Pyrenean Bronze
- Alternative names: North-East Bronze or Northeastern Bronze
- Geographical range: provinces of Lleida, Barcelona and Girona, departments of Pyrénees-Orientales and Aude
- Period: Early Bronze Age
- Dates: c. 2300–1650 BC
- Preceded by: Bell Beaker culture, Veraza culture
- Followed by: Urnfield culture

= Pyrenean Bronze =

Archeological culture in Western Europe

The Pyrenean Bronze (also known as Northeastern Bronze) is a regional European Bronze Age culture, known from archaeological facies, that spread through the Spanish provinces of Girona, Barcelona, Lleida and the eastern half of Huesca; also it spread through the French departments of the Pyrenees-Orientales and Aude.

From the Bell Beaker culture (2750-2300 BC), two regional styles appeared in Catalonia, one being the Pyrenean and the other the Salomó (from which the North-East Group was derived).

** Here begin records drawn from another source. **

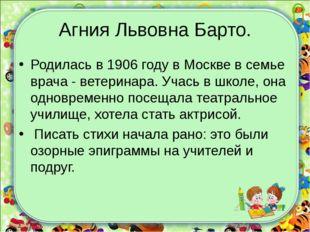 Агния Львовна Барто. Родилась в 1906 году в Москве в семье врача - ветеринара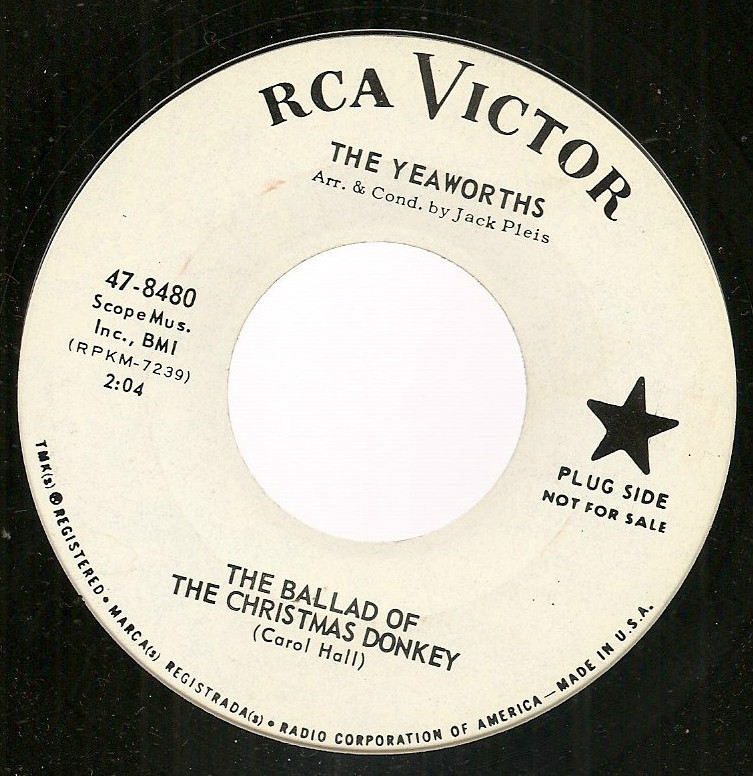 The Yeaworths novelty 45 Ballad of the Christmas Donkey Oky-Doky-Tokyo RCA 1964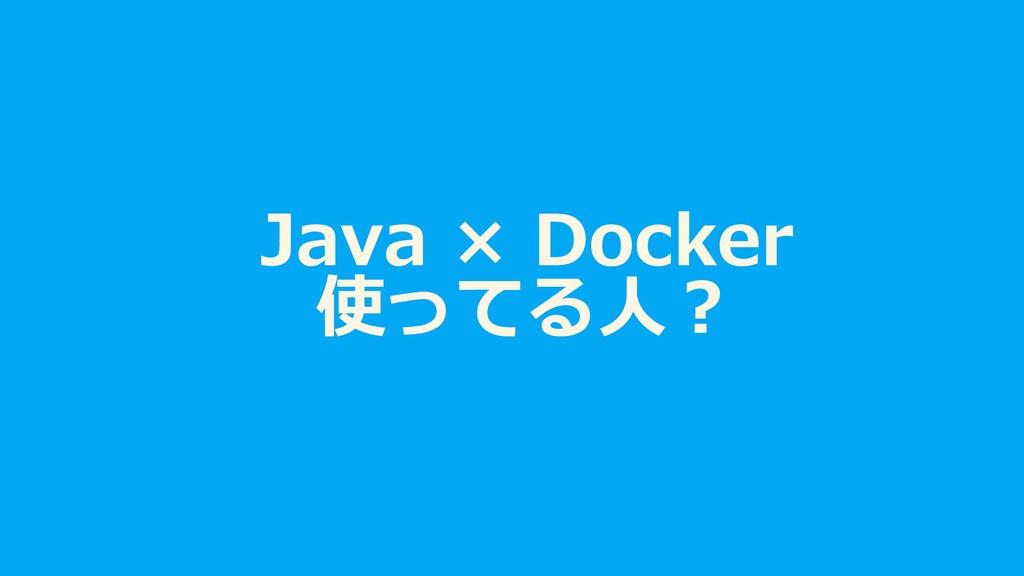Java × Docker 使ってる⼈︖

These two styles coexisted at the same time in the provinces of Barcelona and the south of Lleida. From 1650 A.C. the Pyrenean ceramic style gave way to carinated cups, to pots with smooth or indented cords, as well as to vessels with button appendages on the handle.

Few settlements are known: Lo Lladre (Llo, Pyrenees-Orientales), Collet de Brics (Ardèvol, Lleida), Institut A. Pous (Manlleu, Barcelona), Roques del Sarró (Lleida), Cedre (Santa Coloma, Andorra).

Advanced bronze metallurgy was developed: flat axes, needles, rivet daggers, arrowheads, as well as a diadem and two spiral bracelets found in the Montanissell cave. Possibly many of the techniques used had a North Italian origin in the Polada culture (2200–1600 BC).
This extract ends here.